The curtains fluffed slightly in a summer breeze, ticking gently against an old gray cat drowsing on the sill; her saints were c
omfortable in the shadowy silence behind her, their sanctity practically murmuring softly; hummingbirds made buzzing sounds as they crisscrossed the backyard, feeding at tall hollyhocks. And her children were gone. So many postcards—from Disneyland, Tijuana, the Golden Gate Bridge—perched among the saints over the fireplaces, in wall crannies, but the boys and the girl were gone. And looking back it seemed to Carolina as if the children had been an explosion of no more than a moment’s duration, instead of a twenty-five-year travail. Her memories were clouded, jumbled together, confused; it had all happened too quickly, and there were so many years yet to go, and her grandchildren would be born and raised in cities faraway.

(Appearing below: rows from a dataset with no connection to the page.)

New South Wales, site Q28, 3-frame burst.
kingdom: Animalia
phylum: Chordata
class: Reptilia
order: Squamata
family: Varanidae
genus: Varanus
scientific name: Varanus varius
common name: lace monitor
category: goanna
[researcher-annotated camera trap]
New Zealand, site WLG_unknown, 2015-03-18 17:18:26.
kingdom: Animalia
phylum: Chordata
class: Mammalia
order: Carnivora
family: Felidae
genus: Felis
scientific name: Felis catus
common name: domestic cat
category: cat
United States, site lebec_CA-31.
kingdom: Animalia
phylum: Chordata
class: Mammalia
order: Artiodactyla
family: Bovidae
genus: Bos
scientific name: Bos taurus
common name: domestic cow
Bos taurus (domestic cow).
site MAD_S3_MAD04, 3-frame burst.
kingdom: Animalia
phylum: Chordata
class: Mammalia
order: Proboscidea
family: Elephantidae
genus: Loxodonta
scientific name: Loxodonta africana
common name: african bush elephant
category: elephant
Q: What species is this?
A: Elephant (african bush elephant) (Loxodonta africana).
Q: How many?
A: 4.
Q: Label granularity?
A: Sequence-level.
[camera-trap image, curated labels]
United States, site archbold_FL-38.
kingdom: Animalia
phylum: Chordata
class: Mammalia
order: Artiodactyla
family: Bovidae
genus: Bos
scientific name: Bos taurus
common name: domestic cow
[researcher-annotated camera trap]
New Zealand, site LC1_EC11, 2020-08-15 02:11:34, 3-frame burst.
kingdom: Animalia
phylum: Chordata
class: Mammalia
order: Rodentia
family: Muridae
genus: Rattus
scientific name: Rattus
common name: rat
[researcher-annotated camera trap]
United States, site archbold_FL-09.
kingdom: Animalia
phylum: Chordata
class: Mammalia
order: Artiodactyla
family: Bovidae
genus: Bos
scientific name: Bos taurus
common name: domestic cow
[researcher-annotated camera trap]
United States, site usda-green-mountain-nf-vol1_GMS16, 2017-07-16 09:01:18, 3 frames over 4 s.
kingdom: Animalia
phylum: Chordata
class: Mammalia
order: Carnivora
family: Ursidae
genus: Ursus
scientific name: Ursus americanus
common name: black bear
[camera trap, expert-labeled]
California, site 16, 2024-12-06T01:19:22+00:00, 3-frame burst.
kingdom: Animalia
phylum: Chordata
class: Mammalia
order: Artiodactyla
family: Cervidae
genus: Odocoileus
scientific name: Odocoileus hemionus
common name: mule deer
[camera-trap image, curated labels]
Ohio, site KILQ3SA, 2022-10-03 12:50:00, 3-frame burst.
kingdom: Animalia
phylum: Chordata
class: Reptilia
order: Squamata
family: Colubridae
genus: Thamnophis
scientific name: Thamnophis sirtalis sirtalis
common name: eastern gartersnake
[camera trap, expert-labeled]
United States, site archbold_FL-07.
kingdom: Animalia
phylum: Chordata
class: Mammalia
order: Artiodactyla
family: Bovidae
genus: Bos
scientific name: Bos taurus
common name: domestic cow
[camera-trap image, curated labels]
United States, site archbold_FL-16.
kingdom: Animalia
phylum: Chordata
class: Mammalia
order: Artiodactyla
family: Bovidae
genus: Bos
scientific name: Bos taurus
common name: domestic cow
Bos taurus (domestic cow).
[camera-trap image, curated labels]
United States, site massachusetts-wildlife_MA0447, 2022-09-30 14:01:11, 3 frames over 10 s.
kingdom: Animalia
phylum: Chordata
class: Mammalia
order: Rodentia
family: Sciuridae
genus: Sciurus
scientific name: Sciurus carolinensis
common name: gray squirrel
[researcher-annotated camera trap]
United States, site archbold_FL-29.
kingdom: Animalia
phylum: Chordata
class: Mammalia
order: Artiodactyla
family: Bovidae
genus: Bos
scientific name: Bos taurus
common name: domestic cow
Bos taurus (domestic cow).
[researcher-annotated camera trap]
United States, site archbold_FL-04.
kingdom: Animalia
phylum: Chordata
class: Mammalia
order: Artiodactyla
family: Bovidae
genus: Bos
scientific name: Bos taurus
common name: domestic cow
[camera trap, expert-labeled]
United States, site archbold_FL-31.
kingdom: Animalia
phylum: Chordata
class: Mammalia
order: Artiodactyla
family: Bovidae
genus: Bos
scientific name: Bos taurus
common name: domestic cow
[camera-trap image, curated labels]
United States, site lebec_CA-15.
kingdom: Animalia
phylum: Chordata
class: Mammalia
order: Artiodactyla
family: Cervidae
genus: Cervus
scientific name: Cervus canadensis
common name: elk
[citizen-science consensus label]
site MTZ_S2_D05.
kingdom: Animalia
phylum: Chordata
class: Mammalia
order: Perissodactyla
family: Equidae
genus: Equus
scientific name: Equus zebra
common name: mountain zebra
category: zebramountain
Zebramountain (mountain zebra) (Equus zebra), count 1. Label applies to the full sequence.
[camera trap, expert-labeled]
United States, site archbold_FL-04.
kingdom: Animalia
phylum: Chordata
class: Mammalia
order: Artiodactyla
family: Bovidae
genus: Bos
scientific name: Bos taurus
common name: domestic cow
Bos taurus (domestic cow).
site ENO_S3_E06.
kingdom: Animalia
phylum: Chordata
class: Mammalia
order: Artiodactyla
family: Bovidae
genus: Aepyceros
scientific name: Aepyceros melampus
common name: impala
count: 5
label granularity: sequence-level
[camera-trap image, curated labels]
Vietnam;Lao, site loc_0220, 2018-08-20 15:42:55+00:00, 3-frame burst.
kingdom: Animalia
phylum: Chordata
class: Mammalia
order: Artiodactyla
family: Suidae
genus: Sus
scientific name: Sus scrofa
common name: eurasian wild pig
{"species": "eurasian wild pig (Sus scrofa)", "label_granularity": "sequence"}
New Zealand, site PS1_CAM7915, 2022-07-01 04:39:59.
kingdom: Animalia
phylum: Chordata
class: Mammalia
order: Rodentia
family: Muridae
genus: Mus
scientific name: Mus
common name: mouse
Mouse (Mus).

Often this summer, and particularly as the beanfield tension mounted, she had found herself suddenly pausing during a labor to cock an ear as if she had heard something, either just behind her shoulder, a minute whisper, or else faraway and faintly transposed across miles of sagebrush, like a distant coyote or the tremor of a train.
Whatever it was, it startled Carolina, giving her a brief, undefined chill that stayed with her for a minute or sometimes throughout the day, nagging, inarticulate, untouchable, mysterious—perhaps like the aura from her saints.
On occasion it was not so much a sound that she seemed to have heard, but rather a smell that was in the air; and this smell, although never quite caught and confirmed, was an autumn aroma, an unsettling wisp of yellow aspen, smoking grass, apples, and frost. On the evening of a hot July day it would suddenly be there; or rather, she would think that it had just been there, over her shoulder, or on a puff of air carried through the open window as she sat lovingly touching her child-bearing scars. Autumn, crisp, and smelling of piñon and cold ditch water and tangerine clouds and hay; and the sound of the dry brown and twisty sweet pea shells suddenly splitting open, spitting out their seeds, while crickets crackled in dry grass—was that the sound she heard? It was suddenly there, that’s all—the essence of those things … yet always gone before she could decide if it had been there or not. And how was she to explain why it gave her such a start, that far call or near whisper that was never quite there, that sudden whiff of autumn that always disappeared into the lazy hot July dust and sunshine and summer rain smell before she could decide if it had actually been on the air.